If you were married 364 days but the divorce was final on the last day of the year, then when you file that year's tax return you are single.

Conversely, if you didn't get married until Dec. 31, then those 364 single days don't matter to the IRS. You were married in the tax man's eyes for the full year.

So all you couples considering marriage, keep that in mind when planning your big day.

Yes, romance matters, but it never hurts to be pragmatic. The hubby and I pushed our wedding 28 anniversaries ago (yes I was a child bride!) into a new year to take advantage of what at that time was a new tax break for dual-earning married couples.

Filing status options: Once you've tied the knot, you then get to decide whether me you want to, or should, send in your returns jointly or file separate 1040s.

Even when you have a great marriage, sometimes it pays to file separately.

Your shared home: The tax laws provide a very nice Valentine for married homeowners when they sell. We get a tax break twice as large as that available to single home sellers. 

As long as the house is our principal residence for at least two of the five years before selling, we can exclude from tax up to $500,000 in sale profits.

What about buying? Newlyweds who moved into their first home last year or will settle on one by June 30 (as long as they sign the purchase contract by April 30) might be able to get an $8,000 credit.

Couples who've lived in a home for five of the eight years before they sell could qualify for a $6,500 credit on their next residential purchase.

The important thing here is to note that each spouse's home buying history is taken into account.
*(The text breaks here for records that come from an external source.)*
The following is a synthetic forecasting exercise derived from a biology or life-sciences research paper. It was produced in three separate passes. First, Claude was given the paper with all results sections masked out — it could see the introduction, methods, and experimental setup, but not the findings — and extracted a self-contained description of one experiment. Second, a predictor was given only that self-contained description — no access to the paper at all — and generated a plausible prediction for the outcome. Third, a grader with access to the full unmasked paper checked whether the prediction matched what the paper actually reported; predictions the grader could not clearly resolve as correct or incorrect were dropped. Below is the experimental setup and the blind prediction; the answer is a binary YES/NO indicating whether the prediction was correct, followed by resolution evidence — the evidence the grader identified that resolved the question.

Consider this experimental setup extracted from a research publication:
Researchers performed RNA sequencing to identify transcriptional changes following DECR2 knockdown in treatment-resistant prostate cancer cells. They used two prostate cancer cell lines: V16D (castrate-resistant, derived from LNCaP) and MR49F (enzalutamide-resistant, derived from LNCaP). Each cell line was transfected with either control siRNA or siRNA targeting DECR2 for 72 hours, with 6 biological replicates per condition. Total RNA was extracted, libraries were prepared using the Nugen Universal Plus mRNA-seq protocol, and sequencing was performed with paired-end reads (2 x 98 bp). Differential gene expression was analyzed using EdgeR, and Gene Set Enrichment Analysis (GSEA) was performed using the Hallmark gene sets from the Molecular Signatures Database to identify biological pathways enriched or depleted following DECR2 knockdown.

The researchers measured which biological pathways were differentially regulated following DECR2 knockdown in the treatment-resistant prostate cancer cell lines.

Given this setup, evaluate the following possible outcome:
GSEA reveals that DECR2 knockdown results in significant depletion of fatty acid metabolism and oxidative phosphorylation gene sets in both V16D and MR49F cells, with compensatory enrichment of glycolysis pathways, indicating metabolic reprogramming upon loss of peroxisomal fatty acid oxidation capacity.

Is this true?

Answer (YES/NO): NO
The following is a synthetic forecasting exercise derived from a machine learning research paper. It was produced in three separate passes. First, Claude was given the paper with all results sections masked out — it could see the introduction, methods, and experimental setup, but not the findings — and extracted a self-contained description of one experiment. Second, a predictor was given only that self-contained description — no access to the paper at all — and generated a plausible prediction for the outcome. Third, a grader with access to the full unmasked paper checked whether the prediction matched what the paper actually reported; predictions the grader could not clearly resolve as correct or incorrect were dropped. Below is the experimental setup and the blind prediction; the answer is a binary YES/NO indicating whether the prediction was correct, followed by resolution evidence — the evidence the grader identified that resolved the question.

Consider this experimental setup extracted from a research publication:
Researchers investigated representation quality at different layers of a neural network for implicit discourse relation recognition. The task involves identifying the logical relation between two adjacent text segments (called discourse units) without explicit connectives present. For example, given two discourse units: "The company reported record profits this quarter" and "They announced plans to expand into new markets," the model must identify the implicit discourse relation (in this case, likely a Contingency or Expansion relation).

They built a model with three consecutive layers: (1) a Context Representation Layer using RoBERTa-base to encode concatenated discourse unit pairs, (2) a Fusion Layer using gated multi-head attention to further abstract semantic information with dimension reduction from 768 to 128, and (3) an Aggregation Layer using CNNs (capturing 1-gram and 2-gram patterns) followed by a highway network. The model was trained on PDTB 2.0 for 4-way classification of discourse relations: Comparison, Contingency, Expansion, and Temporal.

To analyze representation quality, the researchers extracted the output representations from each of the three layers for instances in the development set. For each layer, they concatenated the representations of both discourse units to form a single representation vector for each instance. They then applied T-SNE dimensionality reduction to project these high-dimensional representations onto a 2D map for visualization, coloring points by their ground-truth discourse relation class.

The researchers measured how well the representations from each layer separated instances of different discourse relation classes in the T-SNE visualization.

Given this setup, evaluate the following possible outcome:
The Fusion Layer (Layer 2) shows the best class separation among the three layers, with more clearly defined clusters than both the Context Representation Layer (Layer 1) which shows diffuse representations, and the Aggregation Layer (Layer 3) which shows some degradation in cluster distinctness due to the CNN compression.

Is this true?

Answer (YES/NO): NO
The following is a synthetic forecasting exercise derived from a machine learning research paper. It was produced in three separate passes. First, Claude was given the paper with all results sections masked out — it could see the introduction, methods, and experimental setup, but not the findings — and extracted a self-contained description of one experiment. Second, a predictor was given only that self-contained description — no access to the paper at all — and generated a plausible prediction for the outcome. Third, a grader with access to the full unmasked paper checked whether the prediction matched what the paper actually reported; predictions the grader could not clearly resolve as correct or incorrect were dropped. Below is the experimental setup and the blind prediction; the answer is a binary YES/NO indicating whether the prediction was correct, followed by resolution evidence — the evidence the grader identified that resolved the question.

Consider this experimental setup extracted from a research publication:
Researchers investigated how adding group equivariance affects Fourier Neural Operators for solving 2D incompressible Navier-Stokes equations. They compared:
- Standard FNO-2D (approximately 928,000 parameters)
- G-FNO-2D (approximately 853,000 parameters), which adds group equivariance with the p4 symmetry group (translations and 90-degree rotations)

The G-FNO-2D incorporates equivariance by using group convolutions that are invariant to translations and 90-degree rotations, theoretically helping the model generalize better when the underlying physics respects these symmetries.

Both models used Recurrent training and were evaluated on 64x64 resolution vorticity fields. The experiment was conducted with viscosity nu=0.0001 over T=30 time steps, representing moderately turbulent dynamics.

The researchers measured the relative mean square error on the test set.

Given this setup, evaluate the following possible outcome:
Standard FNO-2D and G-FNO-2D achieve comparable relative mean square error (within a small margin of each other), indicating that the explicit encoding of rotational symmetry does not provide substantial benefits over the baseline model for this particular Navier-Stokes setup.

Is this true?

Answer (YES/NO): NO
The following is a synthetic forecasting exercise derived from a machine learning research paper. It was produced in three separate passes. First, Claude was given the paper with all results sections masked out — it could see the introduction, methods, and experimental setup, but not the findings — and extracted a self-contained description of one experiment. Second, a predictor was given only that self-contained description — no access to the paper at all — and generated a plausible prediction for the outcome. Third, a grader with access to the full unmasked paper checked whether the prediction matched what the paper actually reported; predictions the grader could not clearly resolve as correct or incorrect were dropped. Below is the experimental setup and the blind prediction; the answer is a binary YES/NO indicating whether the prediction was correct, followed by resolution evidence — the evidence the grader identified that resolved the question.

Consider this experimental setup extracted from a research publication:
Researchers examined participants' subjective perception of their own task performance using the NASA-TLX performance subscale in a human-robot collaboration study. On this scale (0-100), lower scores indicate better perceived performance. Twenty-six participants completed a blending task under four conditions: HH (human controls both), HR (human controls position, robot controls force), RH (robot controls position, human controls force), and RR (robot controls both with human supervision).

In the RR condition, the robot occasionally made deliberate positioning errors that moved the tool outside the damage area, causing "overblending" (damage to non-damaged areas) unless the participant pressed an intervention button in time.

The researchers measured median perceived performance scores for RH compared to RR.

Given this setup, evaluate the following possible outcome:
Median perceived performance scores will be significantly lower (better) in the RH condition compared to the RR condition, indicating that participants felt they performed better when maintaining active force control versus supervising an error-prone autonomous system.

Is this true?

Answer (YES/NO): NO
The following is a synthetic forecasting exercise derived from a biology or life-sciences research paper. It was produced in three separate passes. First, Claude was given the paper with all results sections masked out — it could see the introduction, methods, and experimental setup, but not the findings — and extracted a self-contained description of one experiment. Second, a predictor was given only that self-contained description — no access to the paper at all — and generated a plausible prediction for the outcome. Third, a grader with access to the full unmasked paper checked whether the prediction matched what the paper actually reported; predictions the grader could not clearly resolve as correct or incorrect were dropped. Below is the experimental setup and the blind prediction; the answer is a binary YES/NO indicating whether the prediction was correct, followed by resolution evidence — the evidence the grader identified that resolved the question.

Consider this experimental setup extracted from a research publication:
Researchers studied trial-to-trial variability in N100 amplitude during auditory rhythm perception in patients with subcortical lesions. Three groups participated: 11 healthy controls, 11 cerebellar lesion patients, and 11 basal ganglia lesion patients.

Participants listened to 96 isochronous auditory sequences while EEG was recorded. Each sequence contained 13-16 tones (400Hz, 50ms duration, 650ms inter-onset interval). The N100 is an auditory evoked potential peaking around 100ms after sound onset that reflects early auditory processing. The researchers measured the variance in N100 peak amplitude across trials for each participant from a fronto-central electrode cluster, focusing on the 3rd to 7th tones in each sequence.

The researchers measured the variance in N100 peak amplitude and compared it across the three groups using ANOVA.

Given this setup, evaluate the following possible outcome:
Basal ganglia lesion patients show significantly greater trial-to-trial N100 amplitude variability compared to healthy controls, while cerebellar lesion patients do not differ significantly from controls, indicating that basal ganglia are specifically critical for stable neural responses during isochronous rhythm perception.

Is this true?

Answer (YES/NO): NO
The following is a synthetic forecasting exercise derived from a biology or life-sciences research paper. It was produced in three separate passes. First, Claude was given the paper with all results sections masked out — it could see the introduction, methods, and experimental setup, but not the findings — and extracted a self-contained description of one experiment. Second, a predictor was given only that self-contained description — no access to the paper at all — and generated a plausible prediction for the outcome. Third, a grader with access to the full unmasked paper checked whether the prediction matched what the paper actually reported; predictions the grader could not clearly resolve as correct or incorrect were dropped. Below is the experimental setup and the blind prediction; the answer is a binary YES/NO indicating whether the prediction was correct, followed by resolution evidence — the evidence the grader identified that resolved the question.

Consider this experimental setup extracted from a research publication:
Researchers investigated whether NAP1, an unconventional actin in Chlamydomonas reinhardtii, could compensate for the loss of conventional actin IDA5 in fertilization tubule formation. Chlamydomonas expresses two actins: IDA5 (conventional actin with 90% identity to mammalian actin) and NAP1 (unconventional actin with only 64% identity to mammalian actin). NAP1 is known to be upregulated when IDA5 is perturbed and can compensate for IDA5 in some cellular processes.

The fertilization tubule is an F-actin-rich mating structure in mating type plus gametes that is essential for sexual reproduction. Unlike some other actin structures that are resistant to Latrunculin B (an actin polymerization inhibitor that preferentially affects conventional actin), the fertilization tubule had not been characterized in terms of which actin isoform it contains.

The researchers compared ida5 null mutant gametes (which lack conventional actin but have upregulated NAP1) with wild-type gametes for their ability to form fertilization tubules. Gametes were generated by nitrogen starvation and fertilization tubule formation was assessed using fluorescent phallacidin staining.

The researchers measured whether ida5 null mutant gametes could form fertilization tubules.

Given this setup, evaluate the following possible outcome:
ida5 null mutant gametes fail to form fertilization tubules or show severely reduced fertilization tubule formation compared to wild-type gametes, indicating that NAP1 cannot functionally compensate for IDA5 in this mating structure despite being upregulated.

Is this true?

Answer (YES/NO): YES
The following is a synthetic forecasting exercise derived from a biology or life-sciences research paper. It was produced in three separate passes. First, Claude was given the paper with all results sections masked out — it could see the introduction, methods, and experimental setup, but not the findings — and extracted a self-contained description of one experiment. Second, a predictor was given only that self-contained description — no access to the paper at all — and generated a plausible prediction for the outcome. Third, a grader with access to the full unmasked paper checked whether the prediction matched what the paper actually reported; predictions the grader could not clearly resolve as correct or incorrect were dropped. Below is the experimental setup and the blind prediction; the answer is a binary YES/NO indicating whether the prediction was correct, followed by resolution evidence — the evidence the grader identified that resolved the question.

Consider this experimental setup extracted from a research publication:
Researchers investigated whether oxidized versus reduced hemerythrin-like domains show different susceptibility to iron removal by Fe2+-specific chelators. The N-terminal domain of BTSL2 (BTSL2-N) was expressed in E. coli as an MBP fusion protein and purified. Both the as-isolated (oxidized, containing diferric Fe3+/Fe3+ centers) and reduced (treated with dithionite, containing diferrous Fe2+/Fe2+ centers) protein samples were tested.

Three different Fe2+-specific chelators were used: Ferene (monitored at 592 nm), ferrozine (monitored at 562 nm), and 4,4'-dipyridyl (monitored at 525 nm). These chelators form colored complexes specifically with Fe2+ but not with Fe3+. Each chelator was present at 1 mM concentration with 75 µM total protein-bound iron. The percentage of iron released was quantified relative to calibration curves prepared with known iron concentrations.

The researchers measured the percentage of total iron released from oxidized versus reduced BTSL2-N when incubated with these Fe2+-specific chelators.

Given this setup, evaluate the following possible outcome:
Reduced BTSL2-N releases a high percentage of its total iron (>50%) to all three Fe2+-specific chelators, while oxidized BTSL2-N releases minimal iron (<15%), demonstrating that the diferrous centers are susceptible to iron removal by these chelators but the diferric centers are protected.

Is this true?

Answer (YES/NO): YES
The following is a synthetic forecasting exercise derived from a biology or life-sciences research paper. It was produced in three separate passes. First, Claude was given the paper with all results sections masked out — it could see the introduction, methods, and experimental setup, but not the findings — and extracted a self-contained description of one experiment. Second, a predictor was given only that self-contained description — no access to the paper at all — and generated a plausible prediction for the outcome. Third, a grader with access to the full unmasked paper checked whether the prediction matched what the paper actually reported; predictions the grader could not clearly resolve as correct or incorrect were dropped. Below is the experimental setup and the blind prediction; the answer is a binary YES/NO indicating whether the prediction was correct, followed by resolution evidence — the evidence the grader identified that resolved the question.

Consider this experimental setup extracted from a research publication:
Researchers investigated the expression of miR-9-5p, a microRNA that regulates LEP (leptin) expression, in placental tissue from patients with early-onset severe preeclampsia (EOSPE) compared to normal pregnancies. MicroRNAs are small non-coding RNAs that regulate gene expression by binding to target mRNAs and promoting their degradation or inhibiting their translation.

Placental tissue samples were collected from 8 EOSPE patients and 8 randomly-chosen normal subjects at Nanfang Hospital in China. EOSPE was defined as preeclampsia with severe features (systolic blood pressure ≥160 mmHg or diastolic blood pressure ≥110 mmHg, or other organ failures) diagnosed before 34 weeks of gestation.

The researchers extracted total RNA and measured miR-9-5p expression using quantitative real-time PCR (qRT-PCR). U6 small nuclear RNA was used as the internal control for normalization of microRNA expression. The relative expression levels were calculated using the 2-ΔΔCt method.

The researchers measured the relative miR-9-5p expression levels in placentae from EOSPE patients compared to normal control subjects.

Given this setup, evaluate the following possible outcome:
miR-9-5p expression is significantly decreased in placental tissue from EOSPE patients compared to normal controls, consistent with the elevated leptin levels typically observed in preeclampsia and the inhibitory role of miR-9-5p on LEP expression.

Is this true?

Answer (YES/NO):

If you qualify for either the first- or long-time homebuyer credit, but your spouse doesn't, then y'all, as a couple, can't claim the credit. The law considers the ownership history of both spouses.

Other tax issues for couples: What about the marriage penalty? Sometimes there's a marriage bonus.

Then there are kid tax considerations when love and marriage lead to full baby carriages. 

And don't forget about estate taxes (if they're ever reinstated) and the special considerations that surviving spouses got in these instances.

Yep, taxes are an integral part of your life as a couple. And while the IRS doesn't expect a Valentine's Day card, when you do enjoy a tax break thanks to your marital status, you might want to give a nod to the tax code.

You can read more on tax and marriage issues in How marriage impacts your taxes, an excerpt from my book, The Truth About Paying Fewer Taxes.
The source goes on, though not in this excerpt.